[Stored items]
————————

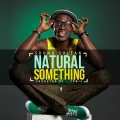 Sound Sultan - Natural Something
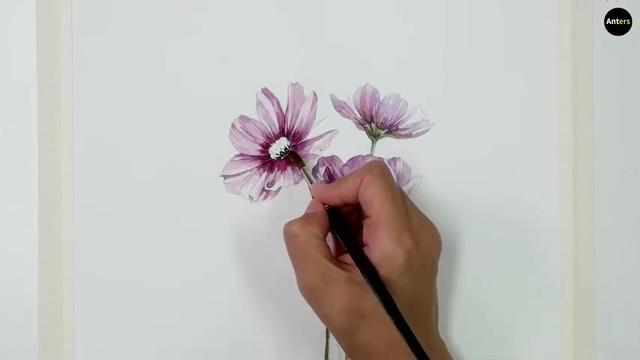 初学水彩画花卉高清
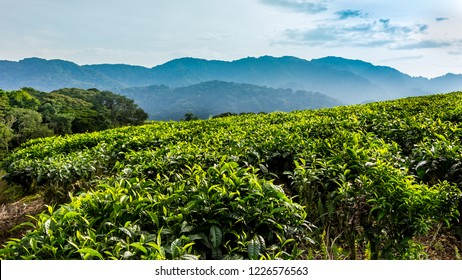 Tea plantation and tropical forest, sunny day, Rwanda, Nyungwe, wide format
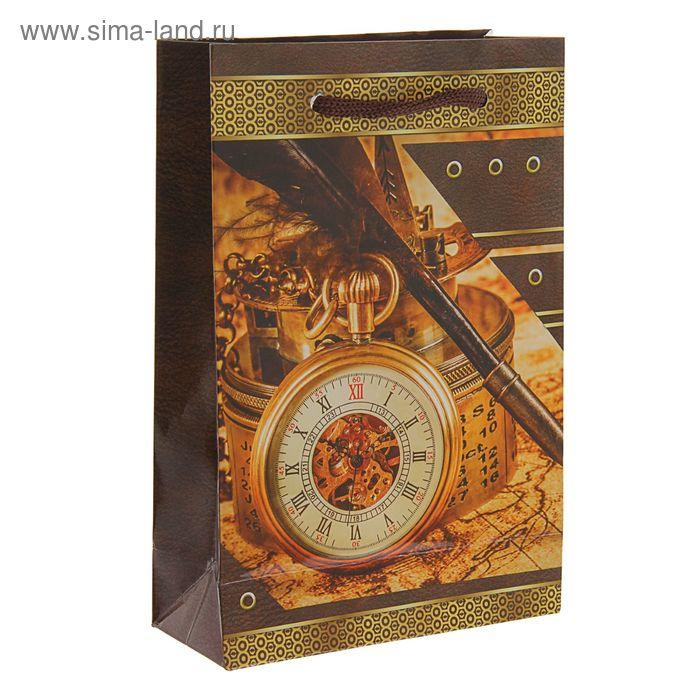 """Пакет подарочный """"Время-золото!"""" 17,5 х 11,5 х 5 см"""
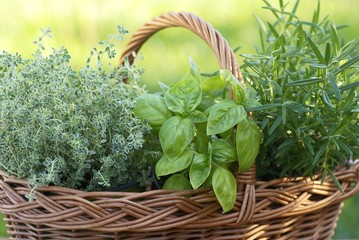 Basket with thyme, basil and rosemary in the garden.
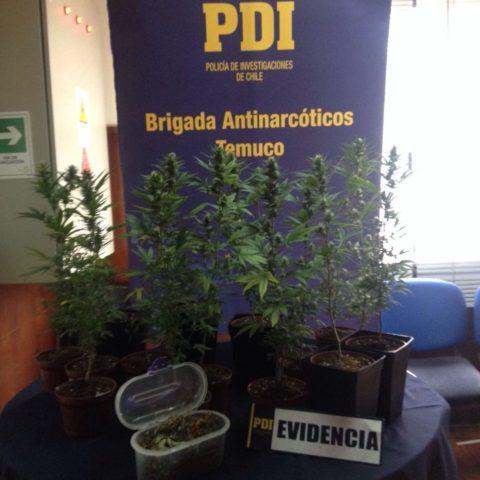 6 personas detenidas por tráfico de drogas en La Araucanía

————————

Quote the entries above word for word. Leave the images out.

 Sound Sultan - Natural Something
 初学水彩画花卉高清
 Tea plantation and tropical forest, sunny day, Rwanda, Nyungwe, wide format
 """Пакет подарочный """"Время-золото!"""" 17,5 х 11,5 х 5 см"""
 Basket with thyme, basil and rosemary in the garden.
 6 personas detenidas por tráfico de drogas en La Araucanía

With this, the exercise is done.